Des situations qui vont se répéter encore et encore, parce que les gens s'en foutent. Ils ne savent rien et se complaisent dans cette ignorance. Quand tu leur expliques, ils ne te croient pas forcément. Tu n'es pas médecin. 

Des croyances et des peurs qui ont un bel avenir. On l'a encore vu il y a quelque jours avec cette polémique sur le crachat sur un policier, lors d'une manifestation. Une journée qui a du blesser un grand nombre de séropositifs. Un crachat, même de sang, ne transmet rien. 


«Oui mais il l'a mordu»
«Oui mais le risque zéro n'existe pas»
«L'agression au SIDA, la nouvelle arme des militants d'extrême gauche»


En bref, on est tous passé pour des zombies avides de décimer les bonnes gens et l'espèce humaine avec notre satané SIDA. Et quand tout cela provient des professionnels de santé, infirmières, médecins, dentistes. Et même de la police.
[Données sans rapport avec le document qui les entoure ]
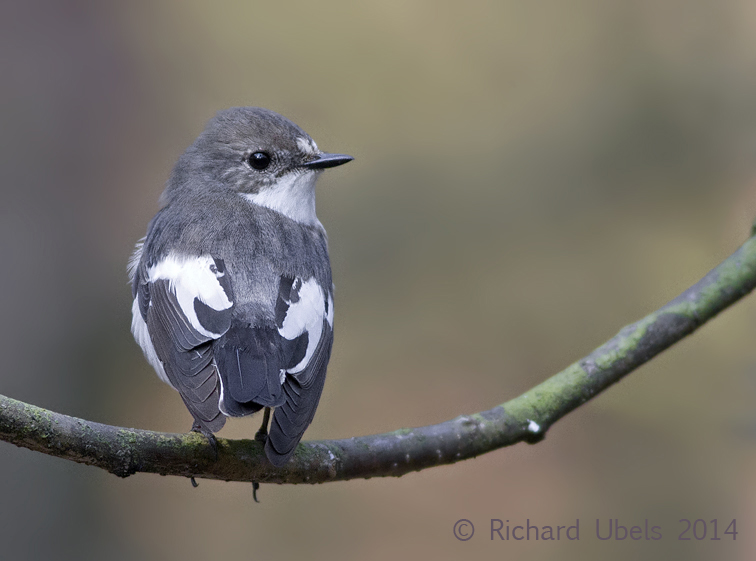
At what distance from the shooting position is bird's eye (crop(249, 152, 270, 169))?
132 inches

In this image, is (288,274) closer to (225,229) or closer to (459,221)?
(225,229)

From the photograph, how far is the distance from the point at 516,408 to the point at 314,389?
73cm

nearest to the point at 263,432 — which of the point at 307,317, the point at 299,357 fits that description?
the point at 299,357

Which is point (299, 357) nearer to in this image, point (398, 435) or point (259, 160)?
point (398, 435)

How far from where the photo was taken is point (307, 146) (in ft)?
11.0

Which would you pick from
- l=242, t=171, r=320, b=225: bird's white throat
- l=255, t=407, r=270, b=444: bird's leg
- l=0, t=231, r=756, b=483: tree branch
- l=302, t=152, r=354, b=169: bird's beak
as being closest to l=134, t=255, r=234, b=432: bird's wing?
l=0, t=231, r=756, b=483: tree branch

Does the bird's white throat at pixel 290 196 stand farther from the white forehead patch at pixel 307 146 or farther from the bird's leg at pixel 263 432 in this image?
the bird's leg at pixel 263 432

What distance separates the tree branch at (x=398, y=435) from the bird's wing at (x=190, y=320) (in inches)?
5.1

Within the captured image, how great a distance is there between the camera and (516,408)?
2920 millimetres

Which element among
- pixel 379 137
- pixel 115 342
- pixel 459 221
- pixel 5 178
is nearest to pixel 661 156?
pixel 459 221

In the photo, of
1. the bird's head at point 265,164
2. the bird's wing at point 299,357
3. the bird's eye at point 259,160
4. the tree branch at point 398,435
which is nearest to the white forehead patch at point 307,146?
the bird's head at point 265,164

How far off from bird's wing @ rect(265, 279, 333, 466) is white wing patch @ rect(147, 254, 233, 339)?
0.20 meters

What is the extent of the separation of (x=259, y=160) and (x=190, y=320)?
2.89ft

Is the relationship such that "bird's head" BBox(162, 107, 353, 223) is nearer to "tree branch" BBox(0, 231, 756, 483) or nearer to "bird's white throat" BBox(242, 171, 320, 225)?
"bird's white throat" BBox(242, 171, 320, 225)
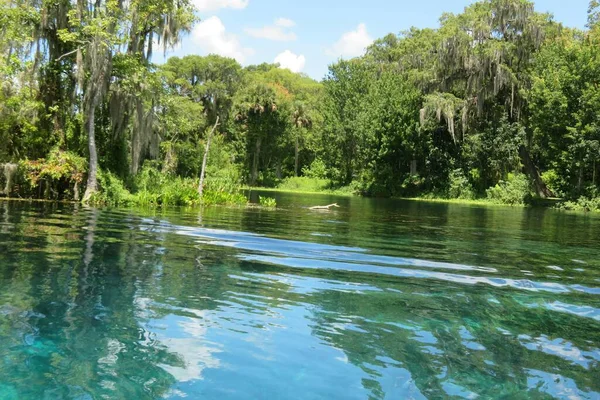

Qu'est-ce qu'on pourrait y faire ? Il y a une solution évidente. S'informer et en parler autour de soi. Rependre la vérité, combattre l'obscurantisme. 
Il est temps d'arrêter de s'en foutre du moment que ça ne nous touche pas. Parce qu'un jour vous pourriez être de l'autre côté de l'histoire et vous vous sentirez bien incompris par le monde qui vous entoure.